**DATA RECORDS:**
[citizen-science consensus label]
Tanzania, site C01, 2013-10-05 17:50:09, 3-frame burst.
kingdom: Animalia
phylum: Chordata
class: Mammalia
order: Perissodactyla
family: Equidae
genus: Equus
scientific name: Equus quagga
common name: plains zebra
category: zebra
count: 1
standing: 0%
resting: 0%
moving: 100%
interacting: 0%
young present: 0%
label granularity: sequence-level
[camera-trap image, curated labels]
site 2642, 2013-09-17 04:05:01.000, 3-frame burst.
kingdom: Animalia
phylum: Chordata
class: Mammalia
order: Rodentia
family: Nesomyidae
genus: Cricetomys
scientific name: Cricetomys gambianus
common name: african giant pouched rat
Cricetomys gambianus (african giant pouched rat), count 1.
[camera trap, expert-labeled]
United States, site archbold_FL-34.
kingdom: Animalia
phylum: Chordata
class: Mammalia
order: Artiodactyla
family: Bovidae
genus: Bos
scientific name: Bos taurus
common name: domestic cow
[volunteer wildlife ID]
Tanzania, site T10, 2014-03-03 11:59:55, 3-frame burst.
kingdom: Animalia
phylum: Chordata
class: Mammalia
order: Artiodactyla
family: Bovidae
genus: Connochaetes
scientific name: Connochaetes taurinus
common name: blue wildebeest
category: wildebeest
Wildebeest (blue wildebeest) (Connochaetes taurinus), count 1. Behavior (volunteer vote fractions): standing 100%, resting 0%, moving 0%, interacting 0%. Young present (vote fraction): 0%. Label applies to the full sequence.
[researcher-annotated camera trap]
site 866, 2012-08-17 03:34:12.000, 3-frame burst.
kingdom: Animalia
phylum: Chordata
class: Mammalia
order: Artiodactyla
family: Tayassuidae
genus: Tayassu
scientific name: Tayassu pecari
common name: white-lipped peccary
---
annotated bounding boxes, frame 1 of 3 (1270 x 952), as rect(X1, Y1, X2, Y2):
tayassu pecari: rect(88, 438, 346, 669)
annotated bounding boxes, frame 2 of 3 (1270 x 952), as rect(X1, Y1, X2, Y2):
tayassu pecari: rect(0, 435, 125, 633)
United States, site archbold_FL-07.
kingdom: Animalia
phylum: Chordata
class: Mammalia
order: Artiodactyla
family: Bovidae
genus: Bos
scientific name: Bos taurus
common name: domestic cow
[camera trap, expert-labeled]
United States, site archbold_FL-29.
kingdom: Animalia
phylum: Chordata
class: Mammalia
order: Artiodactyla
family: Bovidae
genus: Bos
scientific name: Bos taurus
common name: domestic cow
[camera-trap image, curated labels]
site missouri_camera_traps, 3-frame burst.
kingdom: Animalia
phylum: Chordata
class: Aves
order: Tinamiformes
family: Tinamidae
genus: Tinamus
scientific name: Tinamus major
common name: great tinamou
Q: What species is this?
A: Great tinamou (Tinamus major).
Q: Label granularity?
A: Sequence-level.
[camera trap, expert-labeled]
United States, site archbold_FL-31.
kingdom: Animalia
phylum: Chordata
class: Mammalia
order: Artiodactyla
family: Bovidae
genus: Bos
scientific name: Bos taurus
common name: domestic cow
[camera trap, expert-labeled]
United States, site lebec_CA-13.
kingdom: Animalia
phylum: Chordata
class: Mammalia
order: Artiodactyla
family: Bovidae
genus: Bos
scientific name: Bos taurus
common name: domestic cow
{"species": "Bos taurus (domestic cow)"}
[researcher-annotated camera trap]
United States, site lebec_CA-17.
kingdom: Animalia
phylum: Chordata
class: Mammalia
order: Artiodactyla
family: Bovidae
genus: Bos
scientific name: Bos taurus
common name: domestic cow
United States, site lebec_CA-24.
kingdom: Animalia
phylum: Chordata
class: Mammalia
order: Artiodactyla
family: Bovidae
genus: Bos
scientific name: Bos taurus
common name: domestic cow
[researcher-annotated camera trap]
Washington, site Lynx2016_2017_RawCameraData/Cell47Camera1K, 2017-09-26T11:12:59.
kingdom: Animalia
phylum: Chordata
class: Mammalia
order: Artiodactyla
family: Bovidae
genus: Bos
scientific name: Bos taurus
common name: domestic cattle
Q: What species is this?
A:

**YOUR OBJECTIVE:** Write out all the entries once more, exactly.

**TASK SOLUTION:**
[citizen-science consensus label]
Tanzania, site C01, 2013-10-05 17:50:09, 3-frame burst.
kingdom: Animalia
phylum: Chordata
class: Mammalia
order: Perissodactyla
family: Equidae
genus: Equus
scientific name: Equus quagga
common name: plains zebra
category: zebra
count: 1
standing: 0%
resting: 0%
moving: 100%
interacting: 0%
young present: 0%
label granularity: sequence-level
[camera-trap image, curated labels]
site 2642, 2013-09-17 04:05:01.000, 3-frame burst.
kingdom: Animalia
phylum: Chordata
class: Mammalia
order: Rodentia
family: Nesomyidae
genus: Cricetomys
scientific name: Cricetomys gambianus
common name: african giant pouched rat
Cricetomys gambianus (african giant pouched rat), count 1.
[camera trap, expert-labeled]
United States, site archbold_FL-34.
kingdom: Animalia
phylum: Chordata
class: Mammalia
order: Artiodactyla
family: Bovidae
genus: Bos
scientific name: Bos taurus
common name: domestic cow
[volunteer wildlife ID]
Tanzania, site T10, 2014-03-03 11:59:55, 3-frame burst.
kingdom: Animalia
phylum: Chordata
class: Mammalia
order: Artiodactyla
family: Bovidae
genus: Connochaetes
scientific name: Connochaetes taurinus
common name: blue wildebeest
category: wildebeest
Wildebeest (blue wildebeest) (Connochaetes taurinus), count 1. Behavior (volunteer vote fractions): standing 100%, resting 0%, moving 0%, interacting 0%. Young present (vote fraction): 0%. Label applies to the full sequence.
[researcher-annotated camera trap]
site 866, 2012-08-17 03:34:12.000, 3-frame burst.
kingdom: Animalia
phylum: Chordata
class: Mammalia
order: Artiodactyla
family: Tayassuidae
genus: Tayassu
scientific name: Tayassu pecari
common name: white-lipped peccary
---
annotated bounding boxes, frame 1 of 3 (1270 x 952), as rect(X1, Y1, X2, Y2):
tayassu pecari: rect(88, 438, 346, 669)
annotated bounding boxes, frame 2 of 3 (1270 x 952), as rect(X1, Y1, X2, Y2):
tayassu pecari: rect(0, 435, 125, 633)
United States, site archbold_FL-07.
kingdom: Animalia
phylum: Chordata
class: Mammalia
order: Artiodactyla
family: Bovidae
genus: Bos
scientific name: Bos taurus
common name: domestic cow
[camera trap, expert-labeled]
United States, site archbold_FL-29.
kingdom: Animalia
phylum: Chordata
class: Mammalia
order: Artiodactyla
family: Bovidae
genus: Bos
scientific name: Bos taurus
common name: domestic cow
[camera-trap image, curated labels]
site missouri_camera_traps, 3-frame burst.
kingdom: Animalia
phylum: Chordata
class: Aves
order: Tinamiformes
family: Tinamidae
genus: Tinamus
scientific name: Tinamus major
common name: great tinamou
Q: What species is this?
A: Great tinamou (Tinamus major).
Q: Label granularity?
A: Sequence-level.
[camera trap, expert-labeled]
United States, site archbold_FL-31.
kingdom: Animalia
phylum: Chordata
class: Mammalia
order: Artiodactyla
family: Bovidae
genus: Bos
scientific name: Bos taurus
common name: domestic cow
[camera trap, expert-labeled]
United States, site lebec_CA-13.
kingdom: Animalia
phylum: Chordata
class: Mammalia
order: Artiodactyla
family: Bovidae
genus: Bos
scientific name: Bos taurus
common name: domestic cow
{"species": "Bos taurus (domestic cow)"}
[researcher-annotated camera trap]
United States, site lebec_CA-17.
kingdom: Animalia
phylum: Chordata
class: Mammalia
order: Artiodactyla
family: Bovidae
genus: Bos
scientific name: Bos taurus
common name: domestic cow
United States, site lebec_CA-24.
kingdom: Animalia
phylum: Chordata
class: Mammalia
order: Artiodactyla
family: Bovidae
genus: Bos
scientific name: Bos taurus
common name: domestic cow
[researcher-annotated camera trap]
Washington, site Lynx2016_2017_RawCameraData/Cell47Camera1K, 2017-09-26T11:12:59.
kingdom: Animalia
phylum: Chordata
class: Mammalia
order: Artiodactyla
family: Bovidae
genus: Bos
scientific name: Bos taurus
common name: domestic cattle
Q: What species is this?
A:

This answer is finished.